Supplied passage
The proposed federal Marketplace Fairness Act (MFA)

grants states the authority to compel online and catalog retailers (“remote sellers”), no matter where they are located, to collect sales tax at the time of a transaction—exactly like local retailers are already required to do.

The issue the bill purportedly aims to address is the need of equal protection under the law. Currently, a state can compel a retailer to collect sales taxes only if the retailer has a physical presence in the state. This state of affairs, the MFA’s supporters claim, renders in-state retailers “at a competitive disadvantage” relative to out-of-state retailers. The MFA, they say, would “level the playing field.”

Granted, the MFA would “level the playing field” in a certain respect: It would cripple businesses that are not currently being crippled, thus rendering all businesses equally crippled by sales taxes.

A sales tax violates rights, harms businesses, and increases costs for consumers. The MFA, if passed into law, would harm all and financially ruin many internet businesses. The moral way to level the playing field is not to increase the extent to which rights are violated, but to decrease it. Sales taxes should not be expanded; they should be eliminated.

Of course, from the perspective of state governments, the MFA is a pragmatic means to financing their spending sprees. The MFA’s official website states explicitly that the act is intended to “help the many states now facing significant budget shortfalls.”

The Marketplace Fairness Act is a rights-violating, statist gimmick being pushed under the guise of “fairness.” Americans had better open their eyes, see it as such, and reject it wholesale. Once something like this is passed, there is usually no turning back.

Information shown
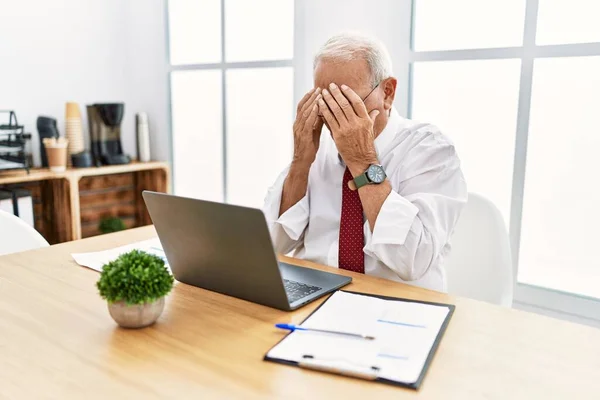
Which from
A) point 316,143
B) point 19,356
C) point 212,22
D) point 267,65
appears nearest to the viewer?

Complete the following
- 1) From the piece on the Marketplace Fairness Act, pull out the words starting with "The proposed federal" and going on through "required to do.".
- 2) Put this sentence from the piece on the Marketplace Fairness Act into Spanish: "Currently, a state can compel a retailer to collect sales taxes only if the retailer has a physical presence in the state."

Task-by-task answers
- 1)
The proposed federal Marketplace Fairness Act (MFA)

grants states the authority to compel online and catalog retailers (“remote sellers”), no matter where they are located, to collect sales tax at the time of a transaction—exactly like local retailers are already required to do.

- 2) Actualmente, un estado puede obligar a un minorista a recaudar impuestos sobre las ventas solo si el minorista tiene presencia física en el estado.